Your objective
Extract every line of the records below and reproduce each one verbatim, with no alteration.

— Start of Input rows —

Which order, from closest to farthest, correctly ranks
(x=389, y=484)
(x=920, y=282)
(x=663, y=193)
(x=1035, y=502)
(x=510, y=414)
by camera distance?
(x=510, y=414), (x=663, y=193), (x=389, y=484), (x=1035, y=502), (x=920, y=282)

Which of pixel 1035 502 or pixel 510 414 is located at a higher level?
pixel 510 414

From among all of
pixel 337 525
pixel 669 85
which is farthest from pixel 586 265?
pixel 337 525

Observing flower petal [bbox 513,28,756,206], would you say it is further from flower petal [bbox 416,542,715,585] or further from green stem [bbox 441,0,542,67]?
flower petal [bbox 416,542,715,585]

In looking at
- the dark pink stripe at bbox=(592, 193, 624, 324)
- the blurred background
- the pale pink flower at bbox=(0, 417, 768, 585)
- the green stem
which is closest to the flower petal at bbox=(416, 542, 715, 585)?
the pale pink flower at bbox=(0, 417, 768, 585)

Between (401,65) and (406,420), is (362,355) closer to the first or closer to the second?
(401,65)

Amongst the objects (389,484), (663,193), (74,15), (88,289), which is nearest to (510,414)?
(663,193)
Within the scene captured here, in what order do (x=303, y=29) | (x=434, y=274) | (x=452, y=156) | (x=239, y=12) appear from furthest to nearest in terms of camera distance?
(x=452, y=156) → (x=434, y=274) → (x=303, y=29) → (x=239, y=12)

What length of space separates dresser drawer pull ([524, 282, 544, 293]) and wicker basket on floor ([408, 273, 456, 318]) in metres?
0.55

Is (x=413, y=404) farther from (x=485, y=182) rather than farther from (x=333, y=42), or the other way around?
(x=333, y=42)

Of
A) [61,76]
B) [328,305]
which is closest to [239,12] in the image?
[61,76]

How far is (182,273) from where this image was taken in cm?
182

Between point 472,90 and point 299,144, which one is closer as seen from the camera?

— End of Input rows —

The reply
Which order, from closest to farthest, correctly ranks
(x=389, y=484)
(x=920, y=282)
(x=663, y=193)
(x=1035, y=502)
(x=510, y=414)
by camera distance?
(x=510, y=414), (x=663, y=193), (x=389, y=484), (x=1035, y=502), (x=920, y=282)

Which of pixel 1035 502 or pixel 510 414 is located at a higher level?
pixel 510 414

From among all of
pixel 337 525
pixel 669 85
which is farthest from pixel 586 265?
pixel 337 525

Observing flower petal [bbox 513,28,756,206], would you say it is further from flower petal [bbox 416,542,715,585] or further from green stem [bbox 441,0,542,67]?
flower petal [bbox 416,542,715,585]

In looking at
- the dark pink stripe at bbox=(592, 193, 624, 324)
- the blurred background
- the pale pink flower at bbox=(0, 417, 768, 585)
- the green stem
which is closest to the flower petal at bbox=(416, 542, 715, 585)?
the pale pink flower at bbox=(0, 417, 768, 585)

Between (401,65) and (406,420), is (362,355) closer to the first or closer to the second?
(401,65)

Amongst the objects (389,484), (663,193), (74,15), (88,289), which is nearest to (510,414)?
(663,193)
Within the scene captured here, in what order do (x=303, y=29) | (x=434, y=274) | (x=452, y=156) | (x=239, y=12) appear from furthest to nearest in terms of camera distance?
(x=452, y=156) → (x=434, y=274) → (x=303, y=29) → (x=239, y=12)

What length of space separates dresser drawer pull ([524, 282, 544, 293]) and wicker basket on floor ([408, 273, 456, 318]) in metres?
0.55

Is (x=413, y=404) farther from (x=485, y=182) rather than farther from (x=333, y=42), or the other way around?
(x=333, y=42)

Of
A) [61,76]
B) [328,305]
which is closest to [239,12] in the image?
[61,76]

How far is (182,273) from where this image was taken in cm?
182

Between point 472,90 and point 299,144, which one is closer as seen from the camera?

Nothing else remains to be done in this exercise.